## SELECTED TEXT
========

Resilience, i.e., obtaining a correct solution in a timely and efficient manner, is one of the key challenges in extreme-scale supercomputing. Extreme heterogeneity, i.e., using multiple, and potentially configurable, types of processors, accelerators and memory/storage in a single computing platform, is adding a significant amount of complexity to the supercomputer hardware/software ecosystem. Errors and failures reported by such heterogeneous hardware will need to be handled by the appropriate software component to enable efficient masking, recovery, and avoidance with little burden on the user.
This project takes a first step toward resilience in leadership-class supercomputers with extreme heterogeneity. It performs research to enable fine-grain resilience for graphics processing units (GPU) accelerated systems, such as Oak Ridge National Laboratory’s Summit supercomputer, that is more efficient than traditional application-level checkpoint/restart. The approach centers on a novel concept for Quality of Service (QoS) and corresponding extensions for the for OpenMP parallel programming model. This project develops (1) error and failure models, (2) software resilience strategies and protection domains, (3) OpenMP QoS language extensions for resilience, (4) OpenMP QoS runtime extensions and policies for resilience, and (5) a proof-of-concept prototype demonstrating these capabilities on the Summit supercomputer at Oak Ridge National Laboratory.

========

Spatial questions tied to images:
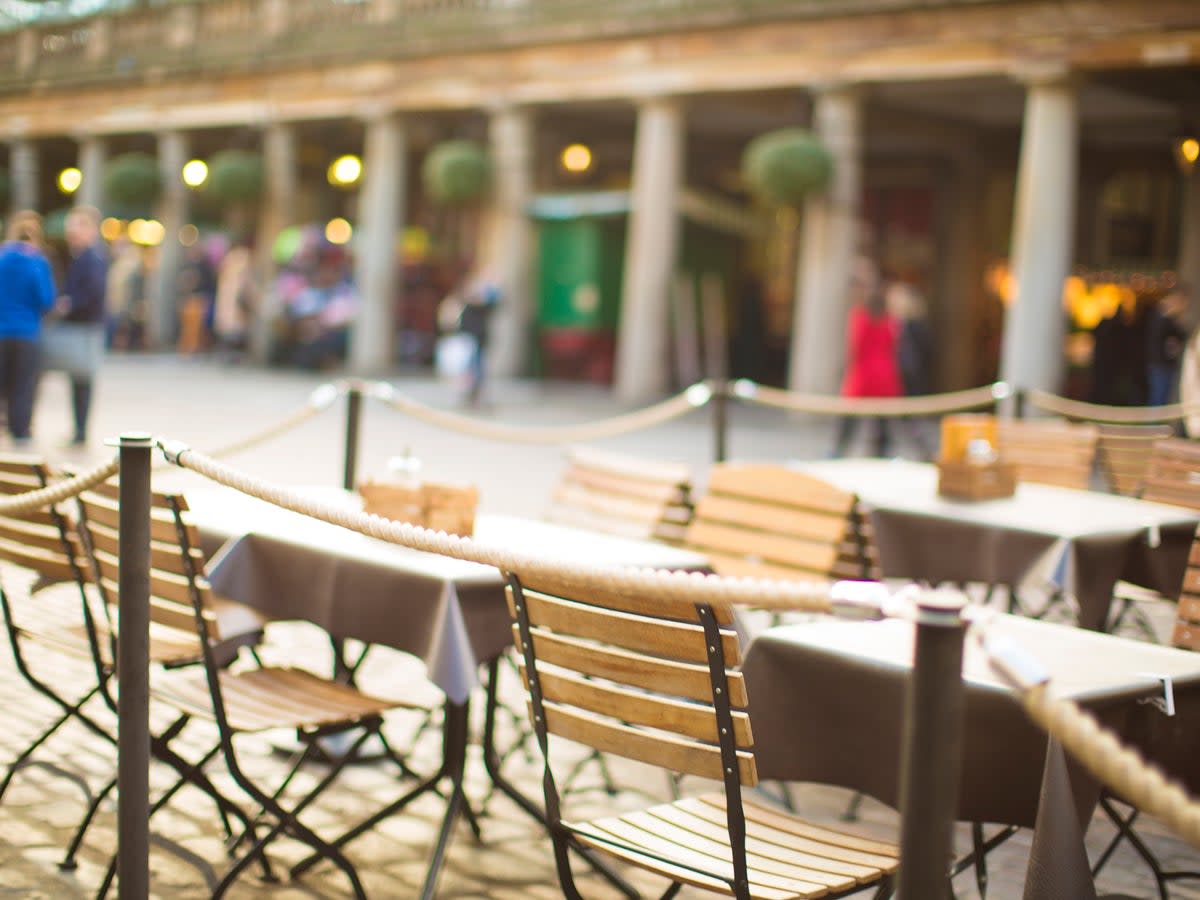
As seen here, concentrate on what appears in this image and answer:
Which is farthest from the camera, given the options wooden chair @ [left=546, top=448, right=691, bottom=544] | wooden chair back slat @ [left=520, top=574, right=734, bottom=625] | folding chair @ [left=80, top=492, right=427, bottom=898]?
wooden chair @ [left=546, top=448, right=691, bottom=544]

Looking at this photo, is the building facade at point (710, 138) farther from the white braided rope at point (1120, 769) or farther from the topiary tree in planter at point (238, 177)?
the white braided rope at point (1120, 769)

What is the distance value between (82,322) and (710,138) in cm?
1420

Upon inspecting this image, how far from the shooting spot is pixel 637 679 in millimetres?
3408

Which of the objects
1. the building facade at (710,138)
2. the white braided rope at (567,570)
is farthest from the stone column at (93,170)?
the white braided rope at (567,570)

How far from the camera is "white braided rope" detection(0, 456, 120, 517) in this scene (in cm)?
381

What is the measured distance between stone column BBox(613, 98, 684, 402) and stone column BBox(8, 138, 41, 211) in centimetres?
1726

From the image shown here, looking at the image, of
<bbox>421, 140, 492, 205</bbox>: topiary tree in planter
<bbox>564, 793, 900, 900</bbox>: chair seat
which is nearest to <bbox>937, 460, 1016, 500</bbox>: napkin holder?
<bbox>564, 793, 900, 900</bbox>: chair seat

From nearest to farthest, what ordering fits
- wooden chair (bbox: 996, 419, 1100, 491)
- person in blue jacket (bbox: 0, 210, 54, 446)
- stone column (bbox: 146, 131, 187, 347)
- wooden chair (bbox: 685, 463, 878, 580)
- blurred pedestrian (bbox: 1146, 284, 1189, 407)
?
1. wooden chair (bbox: 685, 463, 878, 580)
2. wooden chair (bbox: 996, 419, 1100, 491)
3. person in blue jacket (bbox: 0, 210, 54, 446)
4. blurred pedestrian (bbox: 1146, 284, 1189, 407)
5. stone column (bbox: 146, 131, 187, 347)

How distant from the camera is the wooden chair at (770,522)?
231 inches

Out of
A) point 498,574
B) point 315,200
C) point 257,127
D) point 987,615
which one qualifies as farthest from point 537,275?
point 987,615

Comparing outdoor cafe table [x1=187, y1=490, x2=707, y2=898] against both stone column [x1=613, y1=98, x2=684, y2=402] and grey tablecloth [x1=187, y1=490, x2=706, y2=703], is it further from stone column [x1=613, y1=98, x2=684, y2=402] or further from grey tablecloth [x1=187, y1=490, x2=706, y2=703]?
stone column [x1=613, y1=98, x2=684, y2=402]

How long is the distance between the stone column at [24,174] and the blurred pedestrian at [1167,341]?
24628 mm

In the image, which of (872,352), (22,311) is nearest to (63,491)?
(22,311)

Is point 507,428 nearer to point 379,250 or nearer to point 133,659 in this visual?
point 133,659
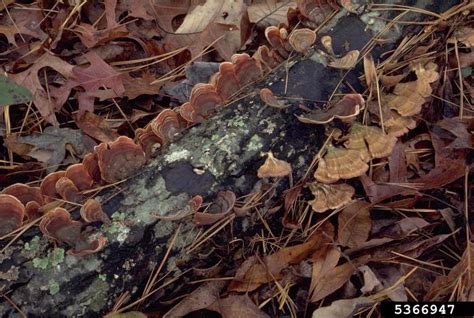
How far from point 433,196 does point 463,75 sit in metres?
1.04

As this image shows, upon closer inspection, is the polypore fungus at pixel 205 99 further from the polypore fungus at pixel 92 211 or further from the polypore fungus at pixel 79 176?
the polypore fungus at pixel 92 211

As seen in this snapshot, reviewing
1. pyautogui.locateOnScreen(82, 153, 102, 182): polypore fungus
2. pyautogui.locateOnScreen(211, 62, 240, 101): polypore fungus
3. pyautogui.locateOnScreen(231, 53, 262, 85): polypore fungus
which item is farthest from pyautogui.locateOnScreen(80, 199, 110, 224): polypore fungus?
pyautogui.locateOnScreen(231, 53, 262, 85): polypore fungus

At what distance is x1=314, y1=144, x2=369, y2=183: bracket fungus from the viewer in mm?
3139

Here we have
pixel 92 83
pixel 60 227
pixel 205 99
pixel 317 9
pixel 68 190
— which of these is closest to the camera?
pixel 60 227

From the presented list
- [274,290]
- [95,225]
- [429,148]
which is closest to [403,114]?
[429,148]

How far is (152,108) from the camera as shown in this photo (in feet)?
13.7

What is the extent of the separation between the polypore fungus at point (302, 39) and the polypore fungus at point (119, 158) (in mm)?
1240

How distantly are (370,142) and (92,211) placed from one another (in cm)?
171

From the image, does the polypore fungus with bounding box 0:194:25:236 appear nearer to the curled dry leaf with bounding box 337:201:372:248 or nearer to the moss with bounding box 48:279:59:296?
the moss with bounding box 48:279:59:296

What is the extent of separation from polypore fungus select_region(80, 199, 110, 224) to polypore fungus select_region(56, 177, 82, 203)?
156mm

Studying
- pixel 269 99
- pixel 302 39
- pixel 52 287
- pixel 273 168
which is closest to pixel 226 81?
pixel 269 99

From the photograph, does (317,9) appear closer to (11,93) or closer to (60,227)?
(11,93)

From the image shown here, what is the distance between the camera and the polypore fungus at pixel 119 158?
3037 millimetres

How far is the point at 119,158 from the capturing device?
308 centimetres
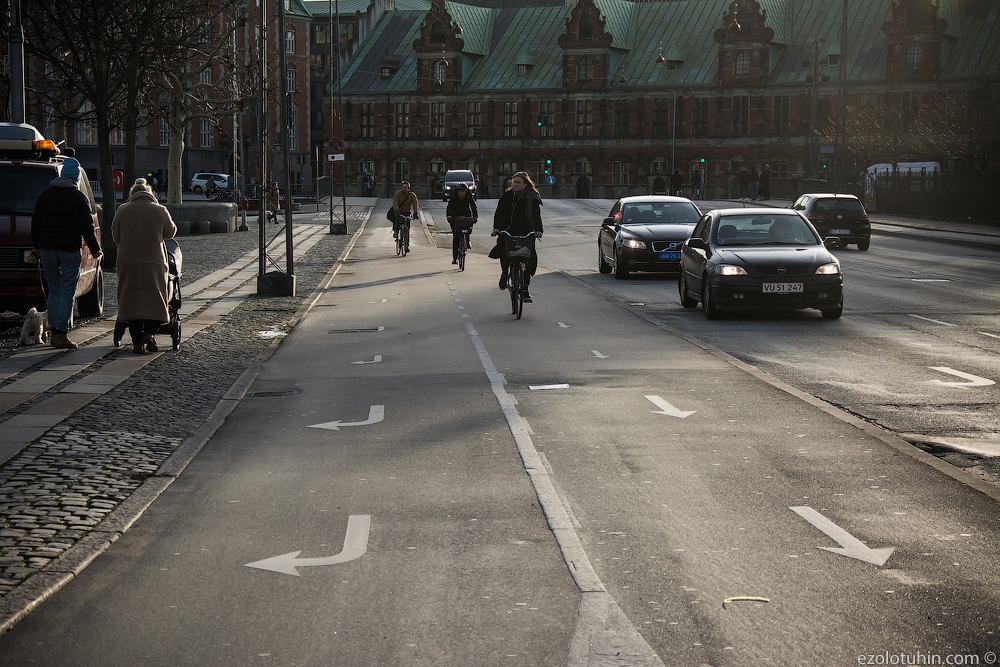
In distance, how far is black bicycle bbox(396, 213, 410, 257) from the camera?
32.4m

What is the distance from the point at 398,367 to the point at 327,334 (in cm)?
360

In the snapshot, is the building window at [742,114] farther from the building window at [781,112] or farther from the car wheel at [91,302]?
the car wheel at [91,302]

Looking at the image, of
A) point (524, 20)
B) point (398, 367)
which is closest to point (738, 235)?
point (398, 367)

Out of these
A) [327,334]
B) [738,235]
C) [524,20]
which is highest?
[524,20]

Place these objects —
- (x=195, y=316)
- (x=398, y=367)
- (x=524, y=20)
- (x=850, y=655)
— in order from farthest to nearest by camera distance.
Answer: (x=524, y=20)
(x=195, y=316)
(x=398, y=367)
(x=850, y=655)

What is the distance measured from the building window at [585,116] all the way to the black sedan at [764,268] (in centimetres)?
8828

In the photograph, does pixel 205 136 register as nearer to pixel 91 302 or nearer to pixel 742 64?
pixel 742 64

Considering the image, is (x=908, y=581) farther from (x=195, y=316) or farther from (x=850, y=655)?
(x=195, y=316)

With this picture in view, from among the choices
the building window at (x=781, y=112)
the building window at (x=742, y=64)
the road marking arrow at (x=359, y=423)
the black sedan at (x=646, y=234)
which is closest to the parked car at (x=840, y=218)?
the black sedan at (x=646, y=234)

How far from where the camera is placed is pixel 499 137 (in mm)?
108062

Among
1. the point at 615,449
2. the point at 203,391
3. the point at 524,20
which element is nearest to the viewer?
the point at 615,449

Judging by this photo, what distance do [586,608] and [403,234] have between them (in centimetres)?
2855

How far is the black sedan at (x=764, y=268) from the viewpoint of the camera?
17000mm

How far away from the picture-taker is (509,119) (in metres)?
108
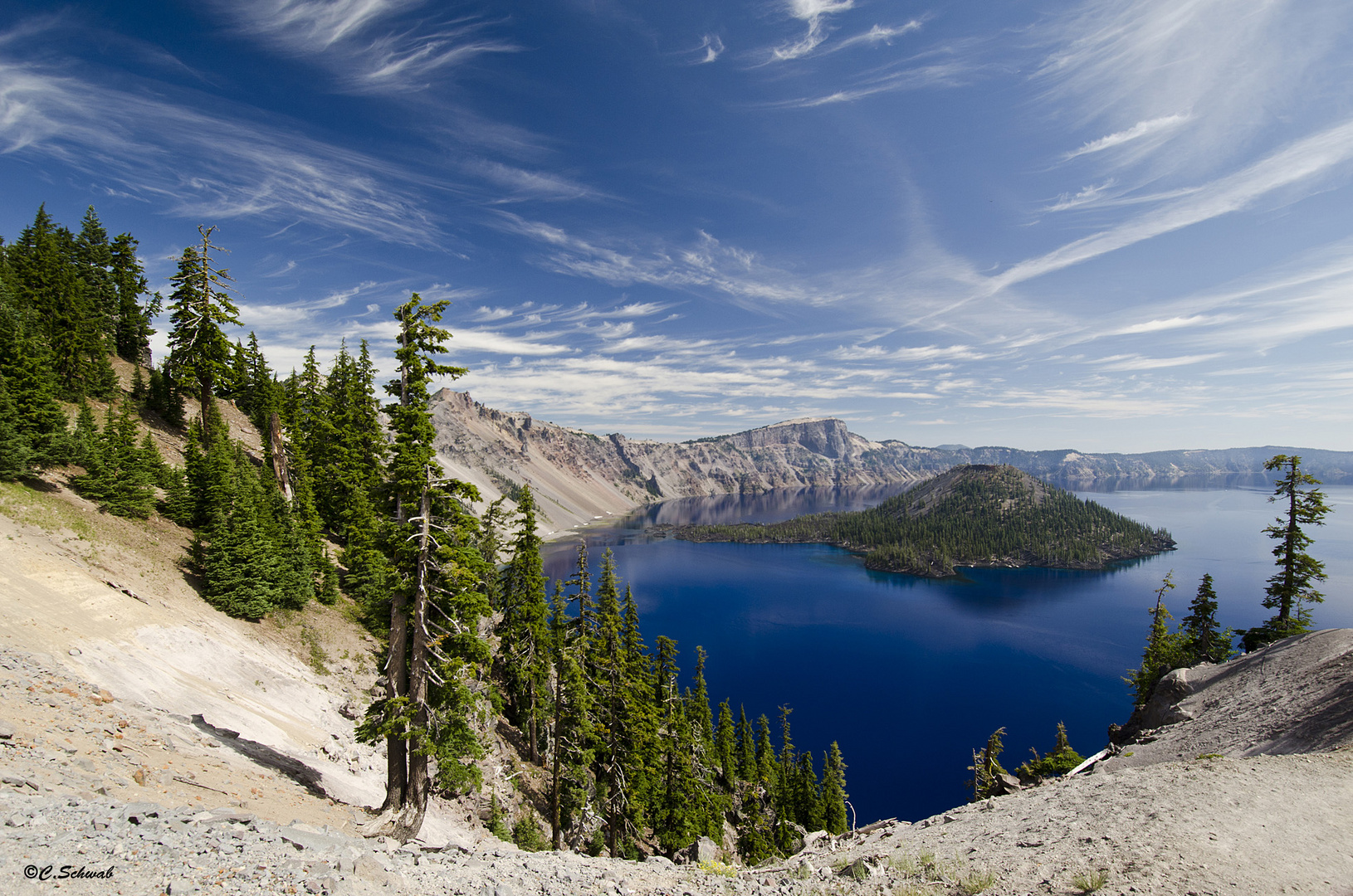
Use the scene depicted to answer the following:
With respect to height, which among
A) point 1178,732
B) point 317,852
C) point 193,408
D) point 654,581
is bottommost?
point 654,581

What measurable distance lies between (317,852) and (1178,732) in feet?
83.6

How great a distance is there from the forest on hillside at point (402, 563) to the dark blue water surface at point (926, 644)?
1855cm

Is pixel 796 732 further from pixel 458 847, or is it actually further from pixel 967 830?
pixel 458 847

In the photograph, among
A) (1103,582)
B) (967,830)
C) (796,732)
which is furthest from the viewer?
(1103,582)

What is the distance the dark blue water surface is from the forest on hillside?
18548 millimetres

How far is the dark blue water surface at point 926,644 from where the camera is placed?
59188 mm

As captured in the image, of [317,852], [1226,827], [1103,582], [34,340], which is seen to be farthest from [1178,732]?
[1103,582]

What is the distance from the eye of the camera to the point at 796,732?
62219 mm

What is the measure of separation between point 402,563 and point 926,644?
100 metres

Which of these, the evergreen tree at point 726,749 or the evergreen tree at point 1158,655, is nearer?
the evergreen tree at point 1158,655

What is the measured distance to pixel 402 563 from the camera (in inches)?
555

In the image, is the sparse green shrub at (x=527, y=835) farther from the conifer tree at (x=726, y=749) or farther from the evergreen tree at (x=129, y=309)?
the evergreen tree at (x=129, y=309)

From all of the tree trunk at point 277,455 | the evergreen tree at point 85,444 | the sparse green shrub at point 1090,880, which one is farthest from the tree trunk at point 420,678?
the tree trunk at point 277,455

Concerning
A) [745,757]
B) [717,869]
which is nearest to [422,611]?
[717,869]
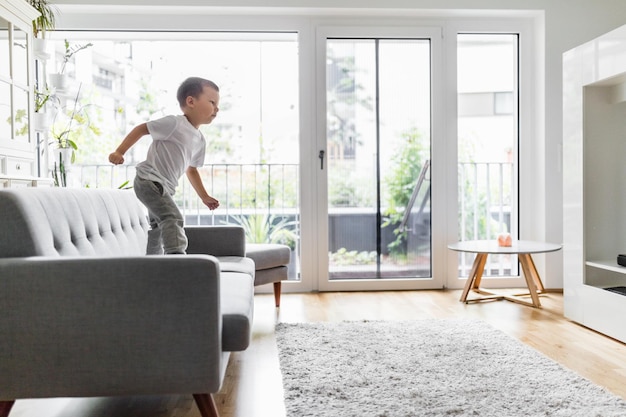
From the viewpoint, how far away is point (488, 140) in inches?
176

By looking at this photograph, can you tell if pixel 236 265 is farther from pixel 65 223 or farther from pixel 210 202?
pixel 65 223

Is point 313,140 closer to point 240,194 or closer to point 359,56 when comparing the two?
point 359,56

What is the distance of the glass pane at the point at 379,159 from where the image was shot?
420 cm

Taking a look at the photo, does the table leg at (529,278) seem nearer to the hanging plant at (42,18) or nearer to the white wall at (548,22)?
the white wall at (548,22)

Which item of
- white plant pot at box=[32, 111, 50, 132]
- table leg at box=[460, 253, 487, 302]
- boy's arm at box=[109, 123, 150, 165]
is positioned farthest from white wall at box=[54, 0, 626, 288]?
boy's arm at box=[109, 123, 150, 165]

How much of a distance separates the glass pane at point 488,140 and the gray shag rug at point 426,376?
5.85 feet

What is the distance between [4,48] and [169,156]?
139cm

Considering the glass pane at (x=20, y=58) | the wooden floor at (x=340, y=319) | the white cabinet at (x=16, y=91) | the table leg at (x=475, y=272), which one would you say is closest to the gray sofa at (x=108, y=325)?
the wooden floor at (x=340, y=319)

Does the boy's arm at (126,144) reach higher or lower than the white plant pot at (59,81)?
lower

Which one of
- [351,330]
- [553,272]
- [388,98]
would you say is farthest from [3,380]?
[553,272]

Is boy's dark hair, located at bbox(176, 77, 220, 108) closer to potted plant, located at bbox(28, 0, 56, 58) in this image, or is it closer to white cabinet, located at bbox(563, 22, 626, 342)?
potted plant, located at bbox(28, 0, 56, 58)

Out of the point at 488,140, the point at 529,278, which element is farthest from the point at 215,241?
the point at 488,140

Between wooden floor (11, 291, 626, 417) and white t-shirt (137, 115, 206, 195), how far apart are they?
88 centimetres

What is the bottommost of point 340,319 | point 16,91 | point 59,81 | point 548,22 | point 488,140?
point 340,319
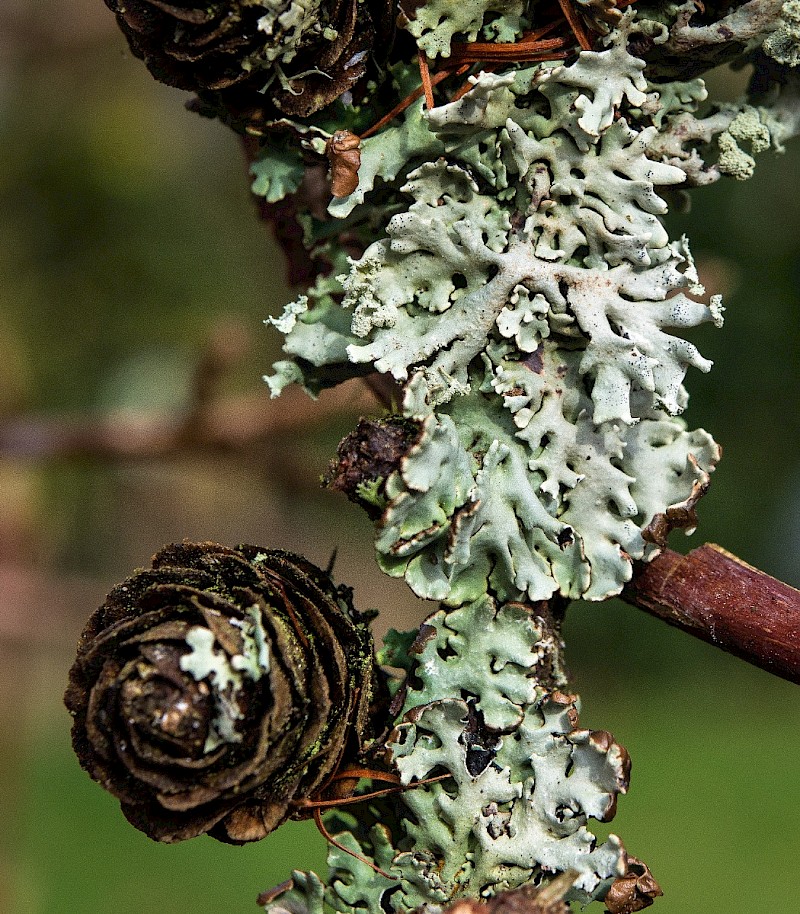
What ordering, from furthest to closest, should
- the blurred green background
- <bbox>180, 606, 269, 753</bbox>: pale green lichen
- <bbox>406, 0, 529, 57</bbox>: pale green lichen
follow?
the blurred green background < <bbox>406, 0, 529, 57</bbox>: pale green lichen < <bbox>180, 606, 269, 753</bbox>: pale green lichen

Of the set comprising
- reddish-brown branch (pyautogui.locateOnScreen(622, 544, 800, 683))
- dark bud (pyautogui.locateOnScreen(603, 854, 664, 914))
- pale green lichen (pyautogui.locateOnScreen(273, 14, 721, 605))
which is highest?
pale green lichen (pyautogui.locateOnScreen(273, 14, 721, 605))

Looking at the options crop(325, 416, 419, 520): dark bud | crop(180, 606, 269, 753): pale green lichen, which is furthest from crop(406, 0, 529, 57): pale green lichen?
crop(180, 606, 269, 753): pale green lichen

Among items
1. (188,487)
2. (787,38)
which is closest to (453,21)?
(787,38)

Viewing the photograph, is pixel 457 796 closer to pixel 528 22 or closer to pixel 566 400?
pixel 566 400

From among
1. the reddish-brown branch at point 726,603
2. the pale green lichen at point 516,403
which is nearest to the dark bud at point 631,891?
the pale green lichen at point 516,403

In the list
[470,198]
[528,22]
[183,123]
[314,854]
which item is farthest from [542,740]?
[183,123]

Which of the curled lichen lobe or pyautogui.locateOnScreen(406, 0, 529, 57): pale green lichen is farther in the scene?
pyautogui.locateOnScreen(406, 0, 529, 57): pale green lichen

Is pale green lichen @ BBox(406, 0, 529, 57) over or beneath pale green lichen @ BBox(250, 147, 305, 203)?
over

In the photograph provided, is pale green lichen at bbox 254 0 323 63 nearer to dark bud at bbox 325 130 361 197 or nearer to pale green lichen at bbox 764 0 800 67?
dark bud at bbox 325 130 361 197

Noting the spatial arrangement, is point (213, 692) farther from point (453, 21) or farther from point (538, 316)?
point (453, 21)
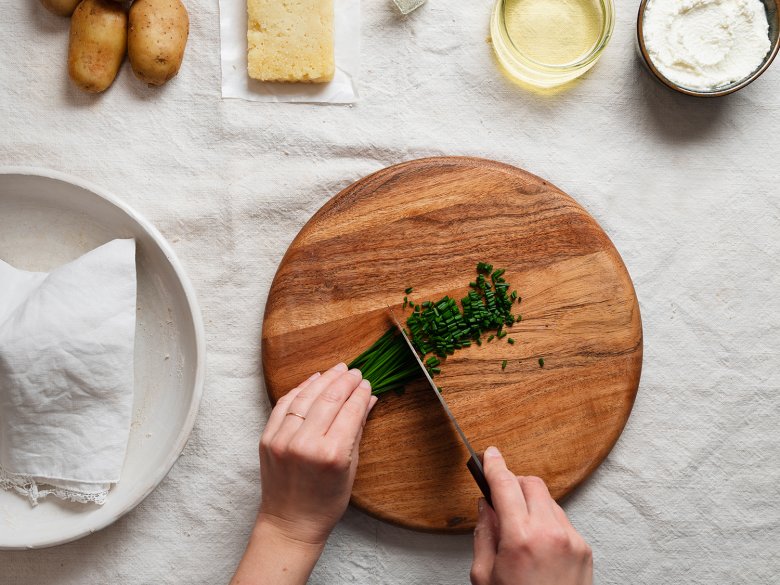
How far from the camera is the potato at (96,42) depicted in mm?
1131

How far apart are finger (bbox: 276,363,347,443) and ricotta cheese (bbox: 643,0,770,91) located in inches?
31.3

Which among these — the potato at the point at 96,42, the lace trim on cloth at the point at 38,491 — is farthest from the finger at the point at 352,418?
the potato at the point at 96,42

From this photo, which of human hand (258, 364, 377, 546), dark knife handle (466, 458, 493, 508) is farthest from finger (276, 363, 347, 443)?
dark knife handle (466, 458, 493, 508)

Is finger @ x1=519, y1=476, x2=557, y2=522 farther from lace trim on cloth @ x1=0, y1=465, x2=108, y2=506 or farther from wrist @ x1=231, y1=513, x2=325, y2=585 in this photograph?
lace trim on cloth @ x1=0, y1=465, x2=108, y2=506

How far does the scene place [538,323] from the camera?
1121 millimetres

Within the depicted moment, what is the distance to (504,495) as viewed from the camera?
93 centimetres

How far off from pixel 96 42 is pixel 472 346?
33.7 inches

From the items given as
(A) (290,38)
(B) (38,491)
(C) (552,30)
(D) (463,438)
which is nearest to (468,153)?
(C) (552,30)

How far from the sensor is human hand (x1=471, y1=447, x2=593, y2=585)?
0.89 metres

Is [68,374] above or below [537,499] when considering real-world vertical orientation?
above

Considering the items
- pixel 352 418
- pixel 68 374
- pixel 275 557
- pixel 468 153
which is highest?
pixel 468 153

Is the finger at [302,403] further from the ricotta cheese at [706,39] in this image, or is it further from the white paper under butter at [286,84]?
the ricotta cheese at [706,39]

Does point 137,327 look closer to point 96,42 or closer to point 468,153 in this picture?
point 96,42

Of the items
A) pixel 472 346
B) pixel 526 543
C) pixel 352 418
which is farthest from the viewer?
pixel 472 346
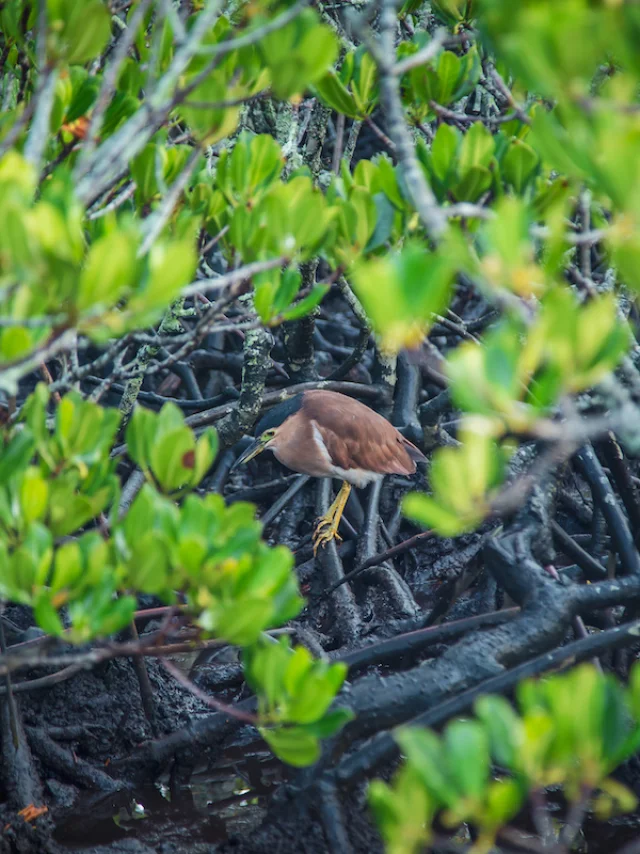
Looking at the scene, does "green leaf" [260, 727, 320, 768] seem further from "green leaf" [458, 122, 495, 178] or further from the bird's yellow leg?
the bird's yellow leg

========

## STATED GOAL 1
Write out the part of the resilience project text that begins with the words containing "This project takes" and ends with "Ridge National Laboratory.".
## STATED GOAL 2
List the five things the resilience project text says the project develops.
These entries have nothing to do with the resilience project text.

## TASK RESPONSE 1
This project takes a first step toward resilience in leadership-class supercomputers with extreme heterogeneity. It performs research to enable fine-grain resilience for graphics processing units (GPU) accelerated systems, such as Oak Ridge National Laboratory’s Summit supercomputer, that is more efficient than traditional application-level checkpoint/restart. The approach centers on a novel concept for Quality of Service (QoS) and corresponding extensions for the for OpenMP parallel programming model. This project develops (1) error and failure models, (2) software resilience strategies and protection domains, (3) OpenMP QoS language extensions for resilience, (4) OpenMP QoS runtime extensions and policies for resilience, and (5) a proof-of-concept prototype demonstrating these capabilities on the Summit supercomputer at Oak Ridge National Laboratory.

## TASK RESPONSE 2
1. Error and failure models
2. Software resilience strategies and protection domains
3. OpenMP QoS language extensions for resilience
4. OpenMP QoS runtime extensions and policies for resilience
5. A proof-of-concept prototype demonstrating these capabilities on the Summit supercomputer at Oak Ridge National Laboratory